Many short runs can only diagnose nonconvergence when you can quickly get from the starting distribution to every interesting feature of the equilibrium distribution. It only works in toy problems where you already know the answer.
If there is an important feature of the equilibrium distribution that cannot be reached with high probability in n steps from a random starting position, then many short runs will fail to detect a catastrophic problem.

A hope of those doing many short runs is that they can choose a starting distribution spread out enough so that it will be near any possible feature of the equilibrium distribution. This hope is forlorn. In a complicated problem with a high-dimensional state space, any starting distribution you can think of is likely to be very far from equilibrium. Hence many short runs is likely to fail as a diagnostic.

But it gets worse.

Many short runs can produce false alarms, diagnosing ``nonconvergence'' when n is too short but mn isn't.
It's easy to produce toy problems that show this phenomenon. Suppose m = 50 and n = 200, so mn = 10,000. For our toy problem consider a symmetric random walk with reflecting barriers on the integers 1, ..., 60, and consider a starting distribution that has 50% probability of starting at each end.
plot of 50 short runs
The figure shows the 50 runs in different colors. There is a clear signal of ``nonconvergence.'' What one is supposed to do now the many short runs fans never make clear. Panic? Give up?

Here's one long run with mn = 10,000 iterations.

plot of one long run
Admittedly, the convergence is not great. We only managed one and a half excursions from one end to the other. But this run is ``converged'' in the sense that Monte Carlo estimates of probabilities will be about as accurate as their estimated standard errors. Furthermore, it's clear that there is nothing wrong that running about 10 times as long won't cure.

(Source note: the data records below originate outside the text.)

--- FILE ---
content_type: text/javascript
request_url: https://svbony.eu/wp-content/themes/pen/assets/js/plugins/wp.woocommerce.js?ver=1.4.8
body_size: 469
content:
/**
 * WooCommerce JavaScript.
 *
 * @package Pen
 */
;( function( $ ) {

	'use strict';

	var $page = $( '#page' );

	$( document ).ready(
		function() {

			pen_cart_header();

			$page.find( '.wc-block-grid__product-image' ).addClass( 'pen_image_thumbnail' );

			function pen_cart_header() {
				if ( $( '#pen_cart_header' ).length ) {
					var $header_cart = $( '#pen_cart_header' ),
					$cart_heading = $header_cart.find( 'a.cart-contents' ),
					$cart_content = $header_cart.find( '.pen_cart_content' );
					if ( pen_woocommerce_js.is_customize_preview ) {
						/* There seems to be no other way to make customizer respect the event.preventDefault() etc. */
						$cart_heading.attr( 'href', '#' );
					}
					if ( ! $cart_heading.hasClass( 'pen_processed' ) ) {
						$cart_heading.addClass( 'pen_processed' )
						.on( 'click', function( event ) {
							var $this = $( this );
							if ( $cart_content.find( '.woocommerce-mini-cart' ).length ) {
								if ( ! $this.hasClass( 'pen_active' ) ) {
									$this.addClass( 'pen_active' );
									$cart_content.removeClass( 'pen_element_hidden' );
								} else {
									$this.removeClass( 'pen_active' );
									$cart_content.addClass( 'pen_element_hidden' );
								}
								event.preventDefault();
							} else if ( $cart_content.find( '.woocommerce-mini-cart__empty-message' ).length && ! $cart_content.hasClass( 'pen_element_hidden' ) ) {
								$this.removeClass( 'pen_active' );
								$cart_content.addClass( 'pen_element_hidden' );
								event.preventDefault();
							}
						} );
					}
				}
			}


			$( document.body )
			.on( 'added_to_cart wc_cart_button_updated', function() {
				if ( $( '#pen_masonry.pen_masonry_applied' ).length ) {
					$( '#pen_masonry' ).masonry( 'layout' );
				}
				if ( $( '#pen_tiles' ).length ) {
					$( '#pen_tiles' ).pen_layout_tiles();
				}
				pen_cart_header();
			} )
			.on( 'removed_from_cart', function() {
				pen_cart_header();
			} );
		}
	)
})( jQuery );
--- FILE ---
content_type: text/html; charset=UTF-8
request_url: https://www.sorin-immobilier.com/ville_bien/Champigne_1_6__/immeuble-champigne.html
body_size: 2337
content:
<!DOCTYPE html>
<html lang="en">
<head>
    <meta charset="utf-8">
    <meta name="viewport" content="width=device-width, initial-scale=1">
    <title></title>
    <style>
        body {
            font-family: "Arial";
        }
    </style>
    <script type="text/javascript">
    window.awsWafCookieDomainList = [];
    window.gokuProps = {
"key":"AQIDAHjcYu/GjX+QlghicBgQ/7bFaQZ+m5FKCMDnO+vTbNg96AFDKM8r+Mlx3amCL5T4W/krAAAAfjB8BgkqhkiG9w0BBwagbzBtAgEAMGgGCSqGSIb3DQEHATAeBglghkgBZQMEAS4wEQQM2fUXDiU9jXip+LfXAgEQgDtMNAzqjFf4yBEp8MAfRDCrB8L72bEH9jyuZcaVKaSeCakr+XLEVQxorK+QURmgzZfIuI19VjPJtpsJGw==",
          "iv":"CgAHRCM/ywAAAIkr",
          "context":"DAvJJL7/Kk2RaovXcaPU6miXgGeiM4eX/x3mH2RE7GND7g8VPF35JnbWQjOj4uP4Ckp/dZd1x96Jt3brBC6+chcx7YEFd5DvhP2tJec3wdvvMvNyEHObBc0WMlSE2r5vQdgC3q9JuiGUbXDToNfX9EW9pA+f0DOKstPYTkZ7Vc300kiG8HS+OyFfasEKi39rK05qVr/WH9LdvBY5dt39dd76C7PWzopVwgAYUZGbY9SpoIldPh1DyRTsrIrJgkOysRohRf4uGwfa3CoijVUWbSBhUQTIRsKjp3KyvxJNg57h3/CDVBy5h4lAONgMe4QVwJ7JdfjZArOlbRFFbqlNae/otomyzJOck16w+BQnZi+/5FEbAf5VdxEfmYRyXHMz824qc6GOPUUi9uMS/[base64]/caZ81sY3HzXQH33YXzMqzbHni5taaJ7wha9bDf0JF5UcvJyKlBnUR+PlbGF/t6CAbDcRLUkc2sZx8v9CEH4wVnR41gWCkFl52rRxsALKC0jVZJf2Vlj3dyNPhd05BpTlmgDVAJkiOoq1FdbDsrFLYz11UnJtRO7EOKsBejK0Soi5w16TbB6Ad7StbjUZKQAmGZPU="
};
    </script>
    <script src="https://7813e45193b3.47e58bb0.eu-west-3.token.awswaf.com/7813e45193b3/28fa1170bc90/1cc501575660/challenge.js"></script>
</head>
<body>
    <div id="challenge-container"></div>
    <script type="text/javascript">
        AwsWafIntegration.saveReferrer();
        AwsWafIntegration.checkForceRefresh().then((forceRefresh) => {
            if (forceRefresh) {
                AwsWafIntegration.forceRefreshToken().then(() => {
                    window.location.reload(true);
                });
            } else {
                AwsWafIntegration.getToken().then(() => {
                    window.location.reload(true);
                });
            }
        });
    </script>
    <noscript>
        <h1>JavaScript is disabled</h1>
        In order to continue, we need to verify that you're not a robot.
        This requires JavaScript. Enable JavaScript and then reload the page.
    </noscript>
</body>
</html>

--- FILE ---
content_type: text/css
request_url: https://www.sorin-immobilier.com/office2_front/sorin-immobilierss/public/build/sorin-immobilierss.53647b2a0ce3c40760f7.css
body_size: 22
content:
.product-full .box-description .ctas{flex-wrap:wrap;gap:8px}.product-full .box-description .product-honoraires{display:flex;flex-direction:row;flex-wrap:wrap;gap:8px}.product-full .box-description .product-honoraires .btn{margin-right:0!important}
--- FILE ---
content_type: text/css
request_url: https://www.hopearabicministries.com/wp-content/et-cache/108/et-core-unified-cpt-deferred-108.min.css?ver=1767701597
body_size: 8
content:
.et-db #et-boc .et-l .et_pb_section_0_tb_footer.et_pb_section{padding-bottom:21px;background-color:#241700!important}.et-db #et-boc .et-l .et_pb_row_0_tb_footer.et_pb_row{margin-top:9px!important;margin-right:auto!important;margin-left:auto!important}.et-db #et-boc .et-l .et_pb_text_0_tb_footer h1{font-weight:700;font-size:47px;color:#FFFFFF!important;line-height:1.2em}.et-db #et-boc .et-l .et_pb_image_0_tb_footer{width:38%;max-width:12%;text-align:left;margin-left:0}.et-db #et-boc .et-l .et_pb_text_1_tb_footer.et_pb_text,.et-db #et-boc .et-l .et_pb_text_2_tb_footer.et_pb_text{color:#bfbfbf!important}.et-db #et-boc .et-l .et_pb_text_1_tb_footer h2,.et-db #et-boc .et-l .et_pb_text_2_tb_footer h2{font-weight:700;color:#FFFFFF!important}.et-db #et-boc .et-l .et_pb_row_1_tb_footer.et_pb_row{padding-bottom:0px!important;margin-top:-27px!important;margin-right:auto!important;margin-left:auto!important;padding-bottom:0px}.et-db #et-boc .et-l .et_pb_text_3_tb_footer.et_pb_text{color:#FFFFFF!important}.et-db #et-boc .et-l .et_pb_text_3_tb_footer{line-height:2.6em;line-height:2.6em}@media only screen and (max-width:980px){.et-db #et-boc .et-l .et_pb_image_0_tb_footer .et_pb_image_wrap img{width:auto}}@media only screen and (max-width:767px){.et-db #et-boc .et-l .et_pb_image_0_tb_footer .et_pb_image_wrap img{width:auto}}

Which is the better ``diagnostic'' here?

Of course, this is irrelevant because of the following

Theorem. All real applications are like the toy problems in which many short runs shines. No real application is like the toy problems in which many short runs sucks.

Proof. Left as an exercise for the many short runs enthusiasts.

Do you really recommend people do only one run?

No. I do lots of runs. Generally, I've done dozens before the code is even debugged, even more in the testing after the last bug is found. Like everyone else, I generally am interested in many different related probability models. If all have more or less the same behavior, all the runs tell you something about all the models. Usually I do more than one run on a single model, a couple of short ones to figure out how long to run and then a really long run to get some accurate answers.

But published numbers are averages over one long run. The Monte Carlo standard errors are derived from that one run too. That's all I'm recommending.

Shouldn't I worry about getting wrong answers because of ``nonconvergence''? Yes, I do. But I know that bogus diagnostics are no help. If I'm really worried. I try a better sampler. If the best sampler I can think of hasn't converged in the longest runs I have patience to endure, I'm in big trouble. But then nothing will help (short of perfect sampling, but we don't know how to do that yet in most complicated problems).

We need some woof about diagnostics. Referees, editors, and readers demand it.

This is the lamest reason of all. First, it's false. Many referees, editors, and readers can see through woof about diagnostics. You can get papers published with honest restrained claims.

What I can't understand why anyone wants to emit academic weasel wording that decodes to the following

I only implemented one sampling scheme. I couldn't be bothered to figure out any better ones. I tried some so-called diagnostics that are known to fail in hard problems. They didn't show any nonconvergence.
In other words, if your problem is so easy that anything would work, you're o. k.